▶ _WHAT YOU WILL DO_
(1) According to the Permian Highway pipeline article, on what date did Hays County, Travis Audubon Society and several private plaintiffs file their notice of intent to sue?
(2) Condense the paragraph of the Permian Highway pipeline article beginning "In addition to filing a letter of intent" into a shorter version that keeps its main facts.
(3) Copy the stretch of the Permian Highway pipeline article from "The environmental issue" through "in the region.".

▶ _PASSAGE PROVIDED_

───

Local opponents of the Permian Highway pipeline have taken a second major legal action to try to push the company developing the project into conducting a full and public environmental review.
Hays County, Travis Audubon Society and several private plaintiffs filed a notice of intent July 17 to sue the U.S. Army Corps of Engineers, the U.S. Fish & Wildlife Service and Kinder Morgan. The challenge follows months of discussion among elected officials and residents over the impact that the proposed natural gas pipeline could have on the environmentally sensitive region.
“Basically the suit is saying: We need you to do an environmental impact study,” said Christy Esmahan, a Travis Audubon board member and chair of the advocacy committee.
The letter of intent, which must be filed at least 60 days before a lawsuit is brought under the federal Endangered Species Act, charges the company with trying to avoid one.
“Kinder Morgan is deliberately choosing to force a 42-inch petroleum pipeline through one of the most ecologically unique and diverse areas of the state of Texas, as opposed to avoiding expected impacts to endangered species and the Edwards Aquifer by following a more traditional route that would avoid these impacts,” the letter of intent reads. “If Kinder Morgan is going to stubbornly insist upon this route for whatever reason, it should be required to follow the correct legal process.”
In addition to filing a letter of intent, the Texas Real Estate Advocacy and Defense Coalition—the organization funding the legal action—announced in July that it would appeal a previous lawsuit in which Hays County was a plaintiff. That suit was dismissed by a Travis County state district judge in June, but Hays County commissioners voted at their July 16 meeting to support the appeal. The first lawsuit, originally filed in April, focused on the lack of regulation around the exercise of eminent domain by private pipeline companies—a power that land use attorneys and other experts have said is extraordinarily difficult to challenge.
The environmental issue
Even as eminent domain dominated conversations about legal challenges against the Permian Highway Pipeline in recent months, environmental issues have been at the heart of public opposition to the project in Central Texas since landowners first began receiving letters from Kinder Morgan last fall.
Local residents have repeatedly expressed concern about the potential effect of the pipeline on the Edwards Aquifer—a key source of drinking water for the region—as well as unique features of the aquifer that are are also a draw for tourists, such as Jacobs Well, and disruption of conservation land in the region.
“We have a great cause for concern,” said Ashley Waymouth, managing director of the Wimberley Valley Watershed Association, which is not directly involved in the suit but has been a part of the opposition to the pipeline since last fall. “This affects our aquifers, this affects our water supply, this affects our endangered species. We have a lot of things we have to be mindful of.”

───

▶ _SOURCE MATERIAL_
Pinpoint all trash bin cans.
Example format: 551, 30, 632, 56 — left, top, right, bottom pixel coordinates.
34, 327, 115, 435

───

▶ _RESULTS OF THE TASKS_
(1) July 17

(2) The Texas Real Estate Advocacy and Defense Coalition, which is funding the legal action, announced in July that it would appeal an earlier lawsuit with Hays County as a plaintiff. A Travis County state district judge dismissed that suit in June, and Hays County commissioners voted on July 16 to back the appeal. The first lawsuit, filed in April, targeted the lack of regulation of eminent domain by private pipeline companies, a power that experts say is extremely hard to challenge.

(3)
The environmental issue
Even as eminent domain dominated conversations about legal challenges against the Permian Highway Pipeline in recent months, environmental issues have been at the heart of public opposition to the project in Central Texas since landowners first began receiving letters from Kinder Morgan last fall.
Local residents have repeatedly expressed concern about the potential effect of the pipeline on the Edwards Aquifer—a key source of drinking water for the region—as well as unique features of the aquifer that are are also a draw for tourists, such as Jacobs Well, and disruption of conservation land in the region.